ZEKİ ERKUT “Anılarımıza sahip çıkmalıyız”

Zeki Erkut üçüncü romanı Serçe ile yine savaş teması ekseninde bir hikayeyi okurlarıyla buluşturuyor. Khora Yayınları’ndan çıkan kitap, bu kez Kıbrıslı Rum karakterler üzerinden savaş karşıtlığı bir duruş sergiliyor. Jans Mans Sokağı Çocukları ve Kral kitaplarında da yaşadığımız coğrafya üzerinden savaşı eleştiren yazar, kuşkusuz kendine ait dünya görüşünü de kitaplarına yansıtıyor. Serçe romanına dair detayları röportajımızda paylaşan Zeki Erkut, yeni bir roman üzerinde çalıştığının müjdesini de veriyor.

 

Zeki Erkut’un ilk kitabı Khora tarafından yayımlanan benim de okuduğum Halim Çileli’nin Fevkalade Serüvenleri olsa da, yazmaya başlama süreci çok daha uzun bir geçmişe dayanıyor.
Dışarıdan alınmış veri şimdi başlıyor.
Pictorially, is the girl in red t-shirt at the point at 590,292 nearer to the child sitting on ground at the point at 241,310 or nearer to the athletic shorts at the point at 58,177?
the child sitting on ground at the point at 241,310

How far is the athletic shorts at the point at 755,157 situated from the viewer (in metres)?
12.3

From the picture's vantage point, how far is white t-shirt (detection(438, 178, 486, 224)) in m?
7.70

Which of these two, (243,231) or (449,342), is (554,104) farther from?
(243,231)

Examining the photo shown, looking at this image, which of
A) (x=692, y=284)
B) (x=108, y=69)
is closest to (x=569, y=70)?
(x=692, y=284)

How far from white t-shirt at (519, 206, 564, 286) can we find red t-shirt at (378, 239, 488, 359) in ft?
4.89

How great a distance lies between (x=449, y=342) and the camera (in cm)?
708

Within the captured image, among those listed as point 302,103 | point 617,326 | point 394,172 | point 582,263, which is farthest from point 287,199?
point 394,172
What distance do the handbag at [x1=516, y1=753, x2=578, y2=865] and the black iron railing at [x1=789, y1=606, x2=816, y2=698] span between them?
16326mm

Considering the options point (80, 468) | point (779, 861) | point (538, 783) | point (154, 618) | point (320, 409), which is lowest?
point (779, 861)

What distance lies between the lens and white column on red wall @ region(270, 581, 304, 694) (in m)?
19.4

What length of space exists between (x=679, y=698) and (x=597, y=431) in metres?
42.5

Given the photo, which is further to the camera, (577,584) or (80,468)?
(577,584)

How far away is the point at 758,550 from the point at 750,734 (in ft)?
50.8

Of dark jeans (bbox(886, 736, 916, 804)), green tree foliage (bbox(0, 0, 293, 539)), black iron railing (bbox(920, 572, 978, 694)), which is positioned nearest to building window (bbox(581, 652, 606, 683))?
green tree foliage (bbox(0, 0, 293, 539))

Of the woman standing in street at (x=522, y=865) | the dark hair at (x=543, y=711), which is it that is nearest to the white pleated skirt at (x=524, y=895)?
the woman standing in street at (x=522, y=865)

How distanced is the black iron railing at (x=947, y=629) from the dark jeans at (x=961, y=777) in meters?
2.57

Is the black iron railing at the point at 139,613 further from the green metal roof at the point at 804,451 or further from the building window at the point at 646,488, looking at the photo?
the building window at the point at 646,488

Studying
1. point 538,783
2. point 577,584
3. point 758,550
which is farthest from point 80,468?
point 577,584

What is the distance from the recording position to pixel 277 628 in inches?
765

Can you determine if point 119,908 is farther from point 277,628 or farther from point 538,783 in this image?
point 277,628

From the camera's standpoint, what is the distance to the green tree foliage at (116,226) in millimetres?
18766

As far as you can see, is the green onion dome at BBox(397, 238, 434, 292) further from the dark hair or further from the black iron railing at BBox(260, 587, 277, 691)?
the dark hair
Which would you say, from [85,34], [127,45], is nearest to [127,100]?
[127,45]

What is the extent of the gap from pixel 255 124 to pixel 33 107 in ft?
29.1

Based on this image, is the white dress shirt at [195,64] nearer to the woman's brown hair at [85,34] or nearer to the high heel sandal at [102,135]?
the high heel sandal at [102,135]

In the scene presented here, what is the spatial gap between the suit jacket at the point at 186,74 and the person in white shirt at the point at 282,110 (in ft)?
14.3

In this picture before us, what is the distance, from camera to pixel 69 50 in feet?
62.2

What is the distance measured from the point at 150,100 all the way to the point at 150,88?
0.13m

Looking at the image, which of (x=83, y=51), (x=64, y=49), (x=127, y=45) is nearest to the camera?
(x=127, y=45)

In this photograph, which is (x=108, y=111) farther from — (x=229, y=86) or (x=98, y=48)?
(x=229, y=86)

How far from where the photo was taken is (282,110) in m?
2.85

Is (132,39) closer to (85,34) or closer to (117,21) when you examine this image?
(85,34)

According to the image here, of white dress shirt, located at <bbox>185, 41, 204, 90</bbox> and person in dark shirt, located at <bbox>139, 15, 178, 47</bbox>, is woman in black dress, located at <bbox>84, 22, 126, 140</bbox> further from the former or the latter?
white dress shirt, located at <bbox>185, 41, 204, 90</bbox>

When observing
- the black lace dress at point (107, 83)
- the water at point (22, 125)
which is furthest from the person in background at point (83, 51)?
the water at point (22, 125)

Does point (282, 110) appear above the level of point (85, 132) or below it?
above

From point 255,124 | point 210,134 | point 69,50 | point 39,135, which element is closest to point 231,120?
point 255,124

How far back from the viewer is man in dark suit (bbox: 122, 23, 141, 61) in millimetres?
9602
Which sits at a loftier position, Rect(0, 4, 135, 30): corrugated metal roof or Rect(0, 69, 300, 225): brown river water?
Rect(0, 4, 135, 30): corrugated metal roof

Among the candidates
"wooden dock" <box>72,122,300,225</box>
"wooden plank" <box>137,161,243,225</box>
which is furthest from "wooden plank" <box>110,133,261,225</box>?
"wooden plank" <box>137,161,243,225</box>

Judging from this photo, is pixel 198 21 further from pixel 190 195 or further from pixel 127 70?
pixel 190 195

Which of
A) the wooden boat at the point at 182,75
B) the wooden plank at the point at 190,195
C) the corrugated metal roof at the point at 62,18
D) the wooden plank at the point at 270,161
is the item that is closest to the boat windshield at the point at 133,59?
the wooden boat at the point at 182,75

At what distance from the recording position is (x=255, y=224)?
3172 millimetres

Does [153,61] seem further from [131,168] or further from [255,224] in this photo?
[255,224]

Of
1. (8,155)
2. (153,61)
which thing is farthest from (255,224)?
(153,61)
“Yazın hayatına yabancı değilim. Lise yıllarımda başladım. Daha sonra üniversite yıllarımda, İstanbul’da gençlik dergilerinde yazılarım yayımlandı. 1978 yılında Politika Gazetesi’nde köşe yazarı oldum. Kıbrıs’a döndüğüm zaman da Yenidüzen Gazetesi’nin kurucuları, yazarları arasında yer aldım. Halim Çileli yazılarım 1980’lı yıllarda Yenidüzün’de başladı. Uzun süre devam etti. Benzer hikayeleri güneyde bulunan Kıbrıs Radyo Yayım Kurulu (RIK) radyosuna da verdim. Her hafta tefrika ettiler. Mizah ile ilgili yüzün üzerinde hikayem vardı. Halim Çileli’nin Fevkalade Serüvenleri için bir de kitap hazırladık daha sonra. Yirmi iki tane öyküyü orada bir araya getirdim. Diğerlerini de belki değerlendiririm. Ardından ikinci kitabım geldi. Uzun yıllardır aklımda olan bizzat yaşadığım bölgenin de içinde yer aldığı Jans Mans Sokağı Çocuklarını yazdım. Böylelikle roman yazmaya başlamış oldum.”

Kitapların devamını artık hep romanlar takip etti. Jans Mans Sokağı Çocukları ile edebiyat dünyasında yerini alan Zeki Erkut, Kıbrıs Türk edebiyatında önemli bir boşluğu da doldurmuş bulunmakta.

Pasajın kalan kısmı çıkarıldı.